TASKS TO PERFORM:
a – In the Bakersfield travel piece, which venue memorializes the legacy of Buck Owens?
b – In the Bakersfield travel piece, rewrite the part that opens with the words "Basking in Basque-rsfield" and closes with "Crystal Palace venue.", changing "January" to "February".

TEXT FOR ANALYSIS:
Basking in Basque-rsfield
Exploring the Cultural and Culinary Side of Bakersfield
With a fond, foggy-yet-also-vivid memory of the Before Times, my mind and notebook were recently taking me back to a trip I took in January of 2019. I ventured off to the unfairly maligned city of Bakersfield, on assignment to interview famed jazz vocalist Gregory Porter, but also with at least two other goals in mind: to help buck stereotypes and to pay homage to Buck … Owens, that is. The late country music star’s adopted hometown was dubbed “Nashville West” thanks to his legacy, which is memorialized in his Crystal Palace venue.
You can still dip into “Bakersfield sound” through displays at the Kern County Museum, where you learn that Buck actually followed his ex-wife Bonnie Campbell out west, where she later married Merle Haggard. The sprawling museum property even features the original “Haggard House,” a retooled and domesticated train car where that country star grew up.

EXCERPTED DATA:
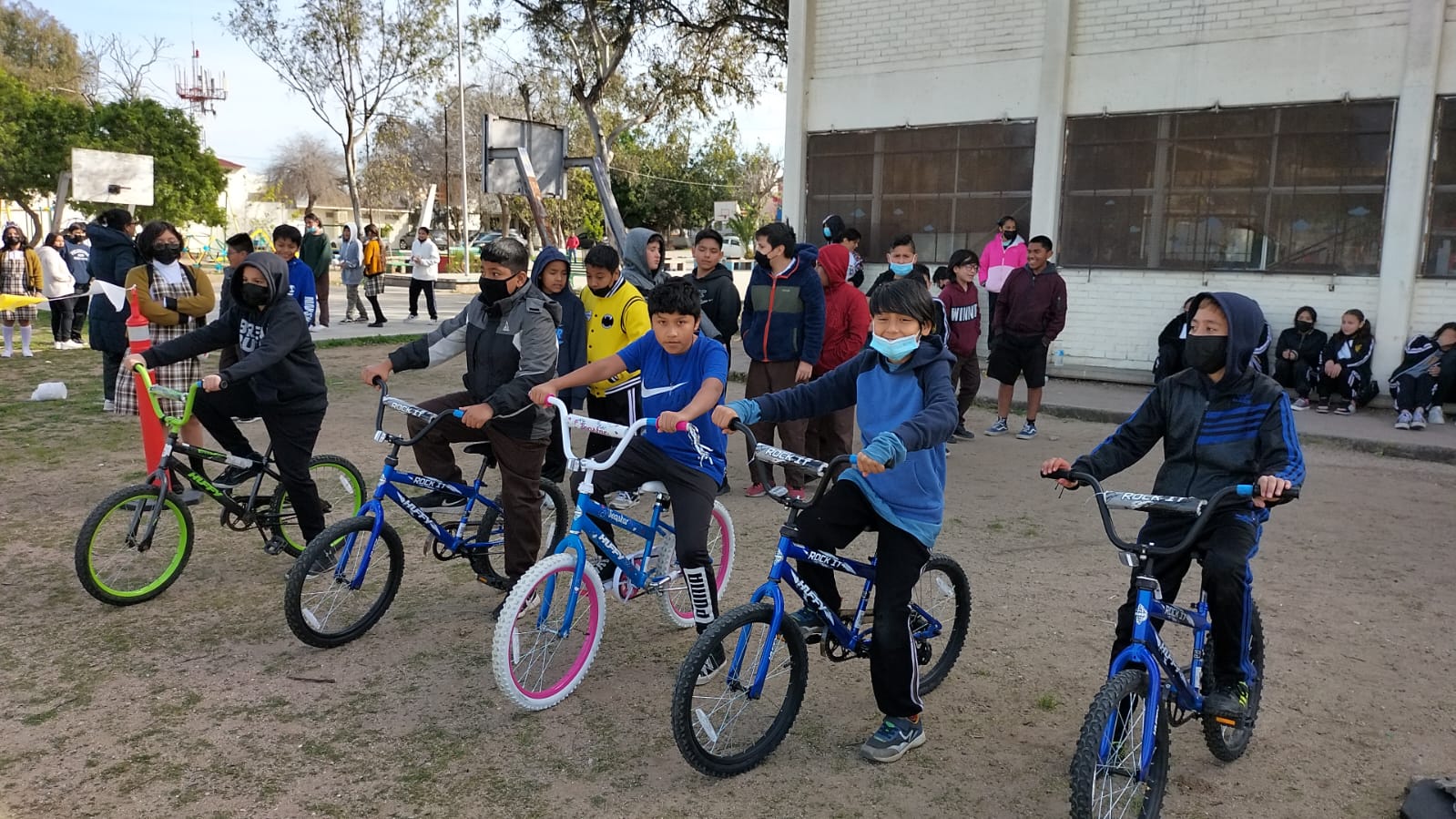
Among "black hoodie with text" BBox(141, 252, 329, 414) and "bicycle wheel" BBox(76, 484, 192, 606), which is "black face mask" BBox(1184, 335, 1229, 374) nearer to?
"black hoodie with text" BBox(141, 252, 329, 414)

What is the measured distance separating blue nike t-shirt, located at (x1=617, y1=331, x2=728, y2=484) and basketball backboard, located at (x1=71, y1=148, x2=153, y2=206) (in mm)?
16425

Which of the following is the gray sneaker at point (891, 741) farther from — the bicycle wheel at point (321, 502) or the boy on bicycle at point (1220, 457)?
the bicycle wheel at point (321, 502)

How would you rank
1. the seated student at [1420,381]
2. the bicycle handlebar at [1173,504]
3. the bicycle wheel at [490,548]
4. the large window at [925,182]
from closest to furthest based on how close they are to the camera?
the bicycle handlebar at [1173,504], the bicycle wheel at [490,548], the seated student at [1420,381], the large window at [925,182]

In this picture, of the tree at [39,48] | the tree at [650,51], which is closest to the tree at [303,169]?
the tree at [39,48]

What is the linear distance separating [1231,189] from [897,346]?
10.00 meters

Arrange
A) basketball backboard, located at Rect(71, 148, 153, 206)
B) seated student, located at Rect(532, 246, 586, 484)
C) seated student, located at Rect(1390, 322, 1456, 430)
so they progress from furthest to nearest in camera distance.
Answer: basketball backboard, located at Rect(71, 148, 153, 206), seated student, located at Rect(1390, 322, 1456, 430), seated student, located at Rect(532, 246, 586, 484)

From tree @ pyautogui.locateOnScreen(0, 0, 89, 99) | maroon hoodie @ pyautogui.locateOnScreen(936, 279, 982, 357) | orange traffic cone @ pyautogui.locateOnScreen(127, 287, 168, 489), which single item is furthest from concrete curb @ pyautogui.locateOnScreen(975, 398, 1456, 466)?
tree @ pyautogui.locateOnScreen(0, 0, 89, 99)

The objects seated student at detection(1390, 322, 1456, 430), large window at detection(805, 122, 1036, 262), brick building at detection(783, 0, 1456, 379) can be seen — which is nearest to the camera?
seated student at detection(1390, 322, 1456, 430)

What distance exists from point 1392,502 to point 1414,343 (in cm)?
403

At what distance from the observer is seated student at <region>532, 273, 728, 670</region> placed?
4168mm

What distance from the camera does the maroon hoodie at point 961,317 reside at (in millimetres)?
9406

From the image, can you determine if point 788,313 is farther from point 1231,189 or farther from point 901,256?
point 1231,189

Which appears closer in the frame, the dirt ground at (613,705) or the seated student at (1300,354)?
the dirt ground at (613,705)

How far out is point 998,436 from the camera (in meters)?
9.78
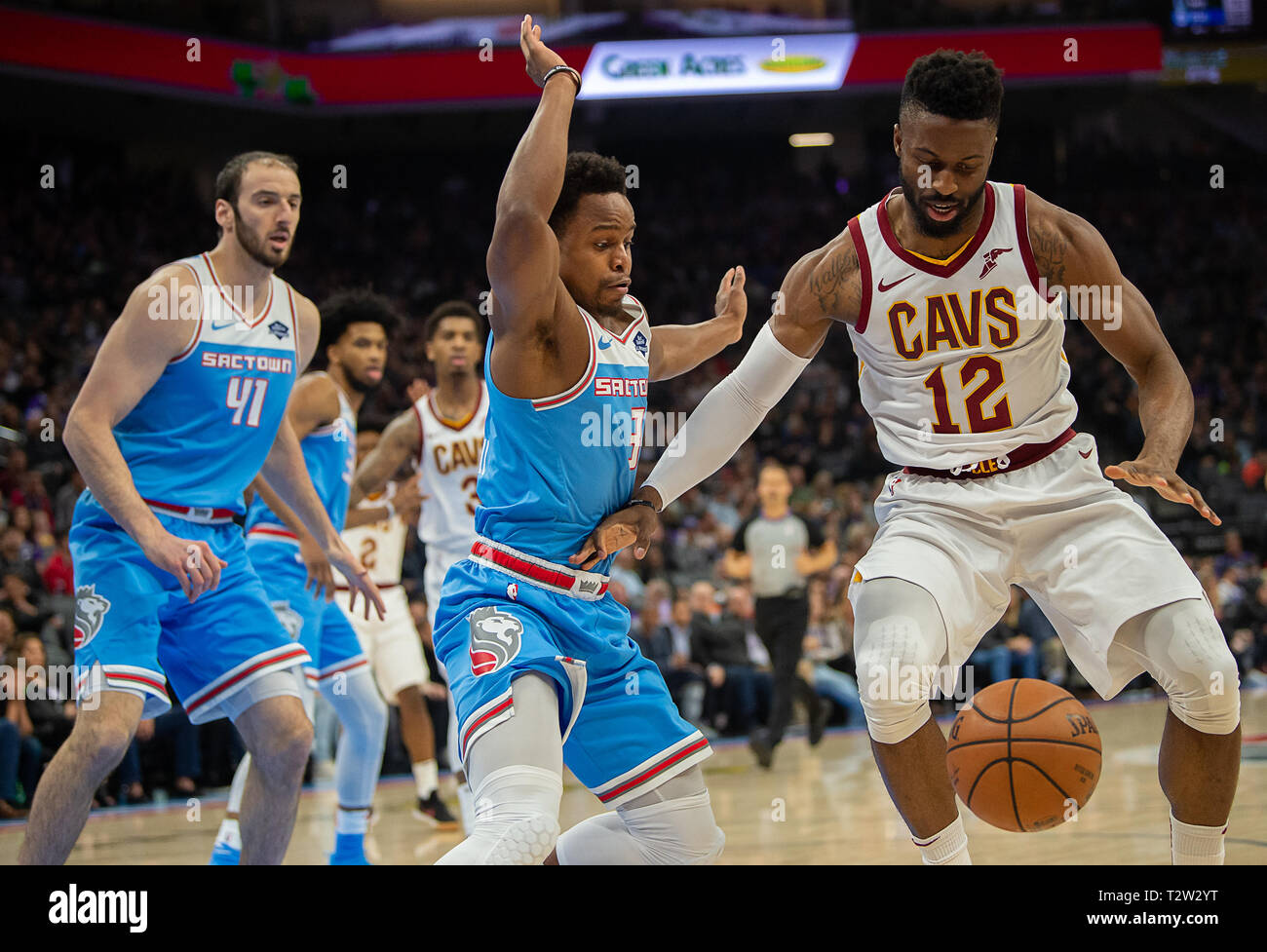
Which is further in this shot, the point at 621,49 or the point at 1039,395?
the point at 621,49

==

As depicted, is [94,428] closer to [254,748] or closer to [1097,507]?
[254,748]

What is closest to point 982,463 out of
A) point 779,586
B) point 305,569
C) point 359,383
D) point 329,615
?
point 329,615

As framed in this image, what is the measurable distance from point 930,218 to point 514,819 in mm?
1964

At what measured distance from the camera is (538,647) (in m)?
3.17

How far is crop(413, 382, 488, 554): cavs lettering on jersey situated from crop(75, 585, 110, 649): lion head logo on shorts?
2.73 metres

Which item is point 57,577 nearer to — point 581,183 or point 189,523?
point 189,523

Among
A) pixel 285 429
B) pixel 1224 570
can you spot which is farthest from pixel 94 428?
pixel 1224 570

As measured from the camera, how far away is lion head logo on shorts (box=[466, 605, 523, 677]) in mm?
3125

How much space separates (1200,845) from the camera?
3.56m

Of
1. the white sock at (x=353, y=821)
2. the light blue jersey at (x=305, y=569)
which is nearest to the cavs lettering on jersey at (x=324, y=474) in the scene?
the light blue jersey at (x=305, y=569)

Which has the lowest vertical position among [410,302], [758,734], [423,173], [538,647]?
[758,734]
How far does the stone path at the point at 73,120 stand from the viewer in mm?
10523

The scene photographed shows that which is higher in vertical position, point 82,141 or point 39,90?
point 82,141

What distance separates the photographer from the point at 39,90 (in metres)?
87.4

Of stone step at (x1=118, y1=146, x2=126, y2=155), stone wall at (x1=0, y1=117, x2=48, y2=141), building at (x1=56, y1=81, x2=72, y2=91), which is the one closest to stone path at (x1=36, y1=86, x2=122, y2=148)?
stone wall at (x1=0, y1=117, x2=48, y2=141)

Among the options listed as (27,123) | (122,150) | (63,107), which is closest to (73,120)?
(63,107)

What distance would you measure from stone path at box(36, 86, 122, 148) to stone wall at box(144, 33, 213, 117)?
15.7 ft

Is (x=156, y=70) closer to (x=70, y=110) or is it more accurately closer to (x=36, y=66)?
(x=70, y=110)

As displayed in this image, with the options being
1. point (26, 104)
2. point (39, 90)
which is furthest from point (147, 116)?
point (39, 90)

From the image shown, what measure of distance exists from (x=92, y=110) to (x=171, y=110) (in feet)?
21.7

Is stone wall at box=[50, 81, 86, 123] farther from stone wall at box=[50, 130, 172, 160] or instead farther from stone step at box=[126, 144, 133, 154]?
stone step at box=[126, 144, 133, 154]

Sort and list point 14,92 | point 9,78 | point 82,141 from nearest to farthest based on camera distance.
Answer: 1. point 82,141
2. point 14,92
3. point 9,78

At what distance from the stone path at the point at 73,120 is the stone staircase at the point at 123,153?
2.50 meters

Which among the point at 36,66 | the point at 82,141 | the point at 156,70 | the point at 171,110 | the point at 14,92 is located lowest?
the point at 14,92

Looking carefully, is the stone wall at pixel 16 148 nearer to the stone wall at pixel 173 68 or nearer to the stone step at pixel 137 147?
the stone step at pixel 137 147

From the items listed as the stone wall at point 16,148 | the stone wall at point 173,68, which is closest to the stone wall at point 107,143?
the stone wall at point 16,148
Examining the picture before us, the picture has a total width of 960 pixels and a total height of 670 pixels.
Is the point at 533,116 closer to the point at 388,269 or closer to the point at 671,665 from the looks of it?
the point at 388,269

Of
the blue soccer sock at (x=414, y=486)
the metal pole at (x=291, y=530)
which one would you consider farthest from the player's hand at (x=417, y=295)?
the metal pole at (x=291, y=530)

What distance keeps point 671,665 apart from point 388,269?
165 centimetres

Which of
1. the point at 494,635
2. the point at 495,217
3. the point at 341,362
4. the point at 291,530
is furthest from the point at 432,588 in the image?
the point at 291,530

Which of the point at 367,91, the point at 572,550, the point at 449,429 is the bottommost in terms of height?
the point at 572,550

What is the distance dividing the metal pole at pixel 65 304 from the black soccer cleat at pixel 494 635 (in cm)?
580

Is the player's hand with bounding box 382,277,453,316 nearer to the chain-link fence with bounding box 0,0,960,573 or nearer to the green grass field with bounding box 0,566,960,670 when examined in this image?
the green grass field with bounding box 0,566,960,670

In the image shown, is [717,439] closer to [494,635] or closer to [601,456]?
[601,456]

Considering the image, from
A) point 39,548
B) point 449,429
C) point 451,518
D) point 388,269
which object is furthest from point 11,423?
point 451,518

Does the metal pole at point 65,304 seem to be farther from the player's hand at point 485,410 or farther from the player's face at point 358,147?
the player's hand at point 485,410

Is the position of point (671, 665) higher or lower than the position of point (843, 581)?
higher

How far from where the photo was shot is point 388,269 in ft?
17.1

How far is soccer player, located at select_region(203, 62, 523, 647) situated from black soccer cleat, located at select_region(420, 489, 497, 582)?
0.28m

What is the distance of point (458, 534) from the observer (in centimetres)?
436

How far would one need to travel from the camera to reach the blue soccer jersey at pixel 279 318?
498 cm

SOLUTIONS IN ORDER:
a – His Crystal Palace venue memorializes his legacy.

b –
Basking in Basque-rsfield
Exploring the Cultural and Culinary Side of Bakersfield
With a fond, foggy-yet-also-vivid memory of the Before Times, my mind and notebook were recently taking me back to a trip I took in February of 2019. I ventured off to the unfairly maligned city of Bakersfield, on assignment to interview famed jazz vocalist Gregory Porter, but also with at least two other goals in mind: to help buck stereotypes and to pay homage to Buck … Owens, that is. The late country music star’s adopted hometown was dubbed “Nashville West” thanks to his legacy, which is memorialized in his Crystal Palace venue.